- _Task goal_: Copy the lines below verbatim, beginning with the line that includes "Amongst the objects" and continuing to the end; leave out everything before it.

- _Extracted information_:
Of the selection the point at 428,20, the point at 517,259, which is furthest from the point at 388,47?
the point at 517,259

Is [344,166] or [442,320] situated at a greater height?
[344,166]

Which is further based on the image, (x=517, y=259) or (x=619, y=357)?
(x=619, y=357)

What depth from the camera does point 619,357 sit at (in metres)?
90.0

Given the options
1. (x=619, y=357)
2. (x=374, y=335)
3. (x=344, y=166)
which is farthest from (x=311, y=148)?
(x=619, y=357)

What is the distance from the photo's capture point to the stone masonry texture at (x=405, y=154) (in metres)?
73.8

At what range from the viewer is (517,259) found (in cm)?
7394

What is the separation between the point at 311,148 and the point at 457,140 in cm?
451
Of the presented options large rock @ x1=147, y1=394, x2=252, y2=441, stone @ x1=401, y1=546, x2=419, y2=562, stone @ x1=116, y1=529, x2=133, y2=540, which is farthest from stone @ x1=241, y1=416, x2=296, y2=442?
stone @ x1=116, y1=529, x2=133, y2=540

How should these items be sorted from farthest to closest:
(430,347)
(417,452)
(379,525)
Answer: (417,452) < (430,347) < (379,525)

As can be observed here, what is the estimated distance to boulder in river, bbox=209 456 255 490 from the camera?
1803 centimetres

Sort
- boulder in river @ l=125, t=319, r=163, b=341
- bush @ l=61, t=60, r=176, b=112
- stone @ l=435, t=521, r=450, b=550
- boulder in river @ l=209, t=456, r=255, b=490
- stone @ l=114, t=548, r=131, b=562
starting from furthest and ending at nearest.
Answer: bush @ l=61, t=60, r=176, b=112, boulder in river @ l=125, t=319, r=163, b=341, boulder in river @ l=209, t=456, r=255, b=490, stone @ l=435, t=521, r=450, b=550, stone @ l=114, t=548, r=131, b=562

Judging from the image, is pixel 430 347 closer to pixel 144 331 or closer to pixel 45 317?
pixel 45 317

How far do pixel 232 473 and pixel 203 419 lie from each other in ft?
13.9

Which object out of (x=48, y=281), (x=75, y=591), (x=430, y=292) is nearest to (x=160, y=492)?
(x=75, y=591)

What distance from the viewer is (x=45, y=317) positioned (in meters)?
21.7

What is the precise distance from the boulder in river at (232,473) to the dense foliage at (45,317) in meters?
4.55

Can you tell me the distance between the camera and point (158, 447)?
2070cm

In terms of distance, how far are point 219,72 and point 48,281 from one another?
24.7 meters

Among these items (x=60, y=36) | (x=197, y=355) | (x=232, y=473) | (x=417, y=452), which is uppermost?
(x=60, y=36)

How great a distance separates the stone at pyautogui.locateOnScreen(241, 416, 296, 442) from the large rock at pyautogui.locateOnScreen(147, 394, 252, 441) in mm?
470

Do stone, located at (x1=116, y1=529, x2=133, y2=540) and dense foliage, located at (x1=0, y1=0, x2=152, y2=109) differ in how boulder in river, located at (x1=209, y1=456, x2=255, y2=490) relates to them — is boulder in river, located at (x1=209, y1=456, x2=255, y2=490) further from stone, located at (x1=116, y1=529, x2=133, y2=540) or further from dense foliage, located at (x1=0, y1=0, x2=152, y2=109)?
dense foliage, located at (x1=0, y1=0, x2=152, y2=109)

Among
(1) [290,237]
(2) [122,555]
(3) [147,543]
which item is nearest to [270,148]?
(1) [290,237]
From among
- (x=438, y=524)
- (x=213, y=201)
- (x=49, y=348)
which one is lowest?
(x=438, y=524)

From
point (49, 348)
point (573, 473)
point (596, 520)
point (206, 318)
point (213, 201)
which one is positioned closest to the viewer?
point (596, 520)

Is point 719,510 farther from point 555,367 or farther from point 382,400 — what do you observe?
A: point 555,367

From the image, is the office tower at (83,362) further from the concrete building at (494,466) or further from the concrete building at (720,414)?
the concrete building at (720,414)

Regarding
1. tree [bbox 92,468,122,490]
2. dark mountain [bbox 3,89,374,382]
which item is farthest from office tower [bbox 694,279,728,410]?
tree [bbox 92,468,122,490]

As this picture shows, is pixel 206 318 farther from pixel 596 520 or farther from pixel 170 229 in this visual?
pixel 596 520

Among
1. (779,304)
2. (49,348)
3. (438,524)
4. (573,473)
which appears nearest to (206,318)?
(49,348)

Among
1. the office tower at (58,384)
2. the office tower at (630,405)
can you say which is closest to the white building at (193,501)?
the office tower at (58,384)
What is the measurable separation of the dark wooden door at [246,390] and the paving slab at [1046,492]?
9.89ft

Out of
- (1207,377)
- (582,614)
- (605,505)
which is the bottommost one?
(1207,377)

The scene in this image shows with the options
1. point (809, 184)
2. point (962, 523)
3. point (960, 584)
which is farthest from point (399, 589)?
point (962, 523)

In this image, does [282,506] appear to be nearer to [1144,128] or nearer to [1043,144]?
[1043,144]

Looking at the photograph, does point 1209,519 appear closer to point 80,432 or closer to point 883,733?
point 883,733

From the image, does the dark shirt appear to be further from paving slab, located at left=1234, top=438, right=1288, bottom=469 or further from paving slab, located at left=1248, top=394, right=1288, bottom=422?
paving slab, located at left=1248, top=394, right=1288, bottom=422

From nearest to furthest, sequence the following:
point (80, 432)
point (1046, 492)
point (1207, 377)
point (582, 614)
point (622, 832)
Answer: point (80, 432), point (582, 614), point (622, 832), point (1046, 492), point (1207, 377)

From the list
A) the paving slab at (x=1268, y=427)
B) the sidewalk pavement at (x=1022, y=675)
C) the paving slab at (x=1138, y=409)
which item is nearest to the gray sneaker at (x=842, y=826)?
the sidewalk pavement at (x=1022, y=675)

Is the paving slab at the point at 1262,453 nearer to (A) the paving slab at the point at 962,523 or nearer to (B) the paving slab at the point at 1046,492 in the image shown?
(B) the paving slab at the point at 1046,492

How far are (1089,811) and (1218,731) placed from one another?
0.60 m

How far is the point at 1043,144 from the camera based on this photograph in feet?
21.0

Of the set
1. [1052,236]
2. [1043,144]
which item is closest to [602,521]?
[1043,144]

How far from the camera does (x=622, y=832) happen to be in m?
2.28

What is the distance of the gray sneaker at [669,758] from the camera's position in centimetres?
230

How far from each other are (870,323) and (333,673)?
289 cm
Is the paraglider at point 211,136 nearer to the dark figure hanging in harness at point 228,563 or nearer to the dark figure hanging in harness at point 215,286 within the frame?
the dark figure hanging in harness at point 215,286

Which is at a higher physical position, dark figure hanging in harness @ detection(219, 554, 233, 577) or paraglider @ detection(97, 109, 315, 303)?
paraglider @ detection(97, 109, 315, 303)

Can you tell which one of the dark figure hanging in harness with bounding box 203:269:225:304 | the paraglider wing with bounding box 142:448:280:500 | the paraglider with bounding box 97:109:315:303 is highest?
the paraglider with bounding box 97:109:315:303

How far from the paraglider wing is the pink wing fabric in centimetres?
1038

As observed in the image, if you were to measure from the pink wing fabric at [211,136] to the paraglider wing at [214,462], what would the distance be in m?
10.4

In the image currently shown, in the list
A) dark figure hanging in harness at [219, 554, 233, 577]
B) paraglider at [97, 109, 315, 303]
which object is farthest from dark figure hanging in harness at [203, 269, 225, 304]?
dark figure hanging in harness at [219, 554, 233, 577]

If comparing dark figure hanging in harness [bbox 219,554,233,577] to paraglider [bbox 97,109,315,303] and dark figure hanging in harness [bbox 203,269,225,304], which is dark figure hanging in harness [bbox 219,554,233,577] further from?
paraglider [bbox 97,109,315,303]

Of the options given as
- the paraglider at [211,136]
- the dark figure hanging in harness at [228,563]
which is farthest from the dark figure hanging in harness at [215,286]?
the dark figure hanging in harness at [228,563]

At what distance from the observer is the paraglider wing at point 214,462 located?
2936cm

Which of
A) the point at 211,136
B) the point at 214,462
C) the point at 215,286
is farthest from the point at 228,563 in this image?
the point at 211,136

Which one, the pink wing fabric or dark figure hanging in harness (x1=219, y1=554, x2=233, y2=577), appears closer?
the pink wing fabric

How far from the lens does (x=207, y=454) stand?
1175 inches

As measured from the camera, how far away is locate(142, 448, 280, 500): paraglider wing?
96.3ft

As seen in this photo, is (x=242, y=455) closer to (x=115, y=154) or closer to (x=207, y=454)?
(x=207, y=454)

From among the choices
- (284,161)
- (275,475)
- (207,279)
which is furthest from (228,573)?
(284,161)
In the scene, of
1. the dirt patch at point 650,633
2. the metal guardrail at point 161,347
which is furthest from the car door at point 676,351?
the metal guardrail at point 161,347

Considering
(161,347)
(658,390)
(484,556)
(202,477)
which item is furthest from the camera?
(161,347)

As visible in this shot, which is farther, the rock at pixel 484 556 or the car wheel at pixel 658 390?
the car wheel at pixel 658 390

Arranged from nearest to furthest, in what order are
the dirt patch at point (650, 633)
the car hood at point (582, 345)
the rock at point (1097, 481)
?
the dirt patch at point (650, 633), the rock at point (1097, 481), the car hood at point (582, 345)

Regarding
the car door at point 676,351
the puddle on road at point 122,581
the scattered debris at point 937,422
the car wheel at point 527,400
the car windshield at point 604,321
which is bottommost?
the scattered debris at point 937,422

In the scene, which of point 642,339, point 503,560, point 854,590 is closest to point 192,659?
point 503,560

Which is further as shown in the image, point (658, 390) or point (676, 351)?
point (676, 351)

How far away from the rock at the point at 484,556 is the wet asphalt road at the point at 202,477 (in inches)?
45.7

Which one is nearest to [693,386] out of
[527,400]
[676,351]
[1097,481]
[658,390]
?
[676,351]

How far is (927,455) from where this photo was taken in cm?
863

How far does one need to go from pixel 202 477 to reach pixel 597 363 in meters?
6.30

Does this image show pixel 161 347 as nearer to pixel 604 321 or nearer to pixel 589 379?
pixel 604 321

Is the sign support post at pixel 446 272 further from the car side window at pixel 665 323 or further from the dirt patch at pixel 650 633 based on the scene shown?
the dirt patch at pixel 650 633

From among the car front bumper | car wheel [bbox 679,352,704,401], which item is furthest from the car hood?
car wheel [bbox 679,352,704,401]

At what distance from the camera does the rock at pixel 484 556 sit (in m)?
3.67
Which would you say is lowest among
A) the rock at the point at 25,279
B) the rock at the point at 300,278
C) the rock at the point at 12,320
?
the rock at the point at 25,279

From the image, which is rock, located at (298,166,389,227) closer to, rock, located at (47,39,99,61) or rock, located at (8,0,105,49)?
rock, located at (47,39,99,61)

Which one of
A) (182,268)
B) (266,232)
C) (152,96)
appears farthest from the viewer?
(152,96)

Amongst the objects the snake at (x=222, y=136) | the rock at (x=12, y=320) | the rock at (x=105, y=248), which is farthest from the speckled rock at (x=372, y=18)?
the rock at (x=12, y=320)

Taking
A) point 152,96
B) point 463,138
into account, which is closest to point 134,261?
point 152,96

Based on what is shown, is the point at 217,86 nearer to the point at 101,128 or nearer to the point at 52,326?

- _Solution_:
Amongst the objects the snake at (x=222, y=136) | the rock at (x=12, y=320) | the rock at (x=105, y=248), which is farthest from the speckled rock at (x=372, y=18)?
the rock at (x=12, y=320)

Taking
A) point 152,96
B) point 463,138
into account, which is closest to point 134,261?
point 152,96

Based on what is shown, is the point at 217,86 nearer to the point at 101,128 or nearer to the point at 52,326?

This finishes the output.